Neue Entscheidung des Bundesgerichtshofs schafft Rechtsklarheit für Nutzungsverträge mit offenen Laufzeitklauseln – pv magazine Deutschland


In seinem Urteil vom 12. März 2025 (Aktenzeichen XII ZR 76/24) hat sich der Bundesgerichtshof (BGH) im Zusammenhang mit einem Windenergie-Nutzungsvertrag mit einer Vertragsklausel beschäftigt, welche die feste Vertragslaufzeit von 20 Jahren an das (ungewisse) künftige Ereignis der Inbetriebnahme der Anlage knüpft (sogenannte “offene Laufzeitklausel”). Der Bundesgerichtshof hat sich dabei insbesondere mit der Kündigungsmöglichkeit des Grundstückseigentümers während der vertraglichen „Schwebezeit“ zwischen Vertragsschluss und Beginn der festen Vertragslaufzeit auseinandergesetzt.

Aus der für die Branche begrüßenswerten Grundsatzentscheidung lassen sich praktisch relevante Schlüsse ziehen, die über den Einzelfall hinausgehen. Offene Laufzeitklauseln in Nutzungsverträgen sind neu zu bewerten. Das Risiko der Kündbarkeit von Verträgen während der „Warte-“ oder „Schwebezeit“ bis zur Inbetriebnahme dürfte sich damit zumindest in einer Vielzahl von Fällen deutlich reduziert haben.

„Zwei Phasen“ bei langjährigen Nutzungsverträgen – ab wann die feste Laufzeit beginnt

Betreiber von Photovoltaik- oder Windenergieanlagen können – etwa aus Gründen unsicherer Kalkulierbarkeit im Anschluss an die EEG-Förderung oder zur Sicherstellung eines möglichst längeren Nutzungsrechtes – ein Interesse daran haben, den Beginn der Laufzeit mit der Inbetriebnahme der Anlage zu verbinden. Knüpfen die Parteien den Beginn der festen Vertragslaufzeit deshalb an ein bestimmtes Ereignis, teilt sich der Nutzungsvertrag in zwei unterschiedliche „Phasen“:

  • Die erste Phase der „Schwebezeit“ (oder auch „Wartezeit“) zwischen Vertragsschluss und dem maßgeblichen Ereignis für den Beginn der Festlaufzeit (beispielsweise Baubeginn oder Inbetriebnahme) sowie
  • die zweite Phase der „festen Laufzeit“ vom Eintritt des Ereignisses (insbesondere Baubeginn oder Inbetriebnahme) bis zum Ende der vereinbarten festen Laufzeit als zweite Phase.
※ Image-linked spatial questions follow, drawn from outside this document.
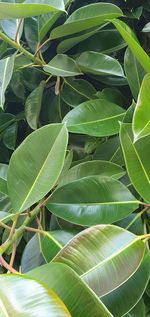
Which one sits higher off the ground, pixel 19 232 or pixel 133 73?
pixel 133 73

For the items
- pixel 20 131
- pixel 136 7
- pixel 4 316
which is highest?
pixel 136 7

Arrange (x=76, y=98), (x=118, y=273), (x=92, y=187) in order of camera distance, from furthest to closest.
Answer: (x=76, y=98), (x=92, y=187), (x=118, y=273)

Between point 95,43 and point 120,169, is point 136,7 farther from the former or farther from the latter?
point 120,169

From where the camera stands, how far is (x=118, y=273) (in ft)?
1.57

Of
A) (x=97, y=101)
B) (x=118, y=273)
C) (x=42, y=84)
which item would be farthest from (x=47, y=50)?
(x=118, y=273)

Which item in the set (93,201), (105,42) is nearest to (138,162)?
(93,201)

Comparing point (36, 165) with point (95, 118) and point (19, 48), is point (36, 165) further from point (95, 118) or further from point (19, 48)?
point (19, 48)

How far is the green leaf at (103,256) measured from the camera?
1.54 feet

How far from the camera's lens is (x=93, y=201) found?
2.01ft

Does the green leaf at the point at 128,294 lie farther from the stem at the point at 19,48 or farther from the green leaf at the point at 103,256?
the stem at the point at 19,48

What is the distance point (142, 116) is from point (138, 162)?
0.09m

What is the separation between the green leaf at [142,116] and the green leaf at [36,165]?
94mm

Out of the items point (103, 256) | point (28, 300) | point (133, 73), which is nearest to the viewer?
point (28, 300)

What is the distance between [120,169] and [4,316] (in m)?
0.36
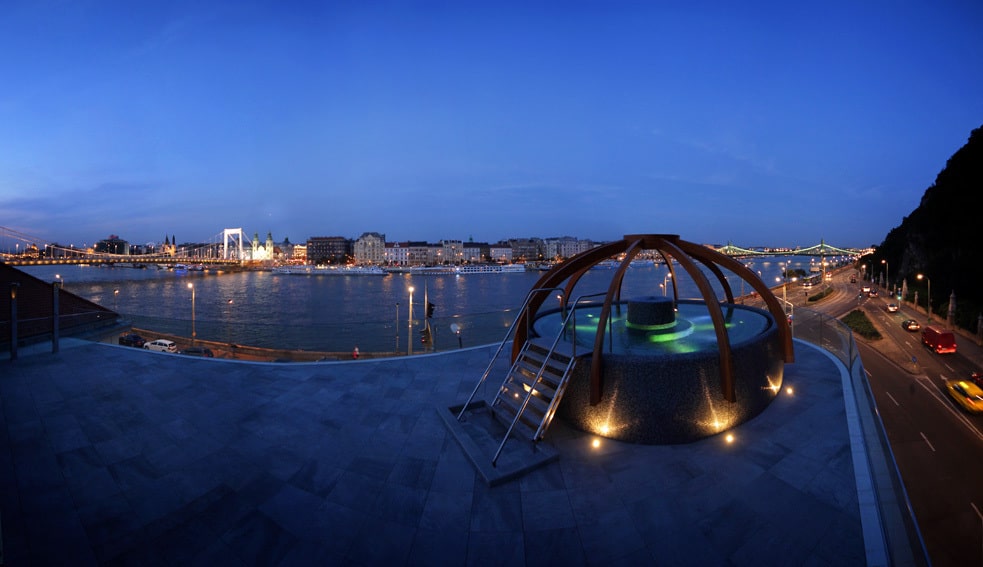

Der entschiedene Fall: Kündigung während der “Schwebezeit”

Im nun vom BGH entschiedenen Fall ging es um eine Kündigung des Nutzungsvertrags durch den Grundstückseigentümer in der “Schwebezeit”.

Der zugrundeliegende Nutzungsvertrag enthielt eine Regelung, dass er mit Unterzeichnung beginnt und „gerechnet ab dem 31.12 des Jahres, in dem die Inbetriebnahme der letzten geplanten WEA [Windenergieanlage] erfolgt ist, nach Ablauf von 20 Jahren“ endet. Ein Ausschluss des ordentlichen Kündigungsrechts während der Schwebezeit war nicht ausdrücklich geregelt. Der Nutzungsvertrag sah im Wesentlichen vor, dass das Recht zur fristlosen (außerordentlichen) Kündigung aus wichtigem Grund “unberührt“ bleibe. Zudem war ein Rücktrittsrecht für den Fall enthalten, dass innerhalb von fünf Jahren ab Unterzeichnung weder eine Genehmigung für die Windenergieanlage erteilt würde noch zeitnah bevorstünde. Ferner war eine Verlängerung dieses 5-Jahres-Zeitraums bei anhängigen Rechtsmitteln bis zur rechtskräftigen Entscheidung sowie gegen Entgeltzahlung einmalig um ein weiteres Jahr vorgesehen.

Kein befristetes Vertragsverhältnis während der „Schwebezeit“

Der Bundesgerichtshof macht in seinem Urteil zunächst klar, dass hier zum Zeitpunkt der Kündigung – vor der Inbetriebnahme – noch kein befristetes Vertragsverhältnis im Sinne des § 542 Absatz 2 BGB vorlag. Damit bestätigt der BGH, dass in der „Schwebezeit“ bis zum Eintritt der Bedingung mangels befristetem Vertragsverhältnis grundsätzlich ordentlich gekündigt werden kann.

(Konkludenter) Kündigungsausschluss ist möglich

Der Bundesgerichtshof stellt weiterhin klar, dass das Recht zur ordentlichen Kündigung grundsätzlich auch für die „Schwebezeit“ vom Vertragsschluss bis zum Beginn der festen Vertragslaufzeit ausgeschlossen werden kann. Im vorliegenden Fall nahm der Bundesgerichtshof dabei mangels ausdrücklicher Regelung sogar einen konkludenten Kündigungsausschluss durch Auslegung der Kündigungs- und Rücktrittsklauseln an.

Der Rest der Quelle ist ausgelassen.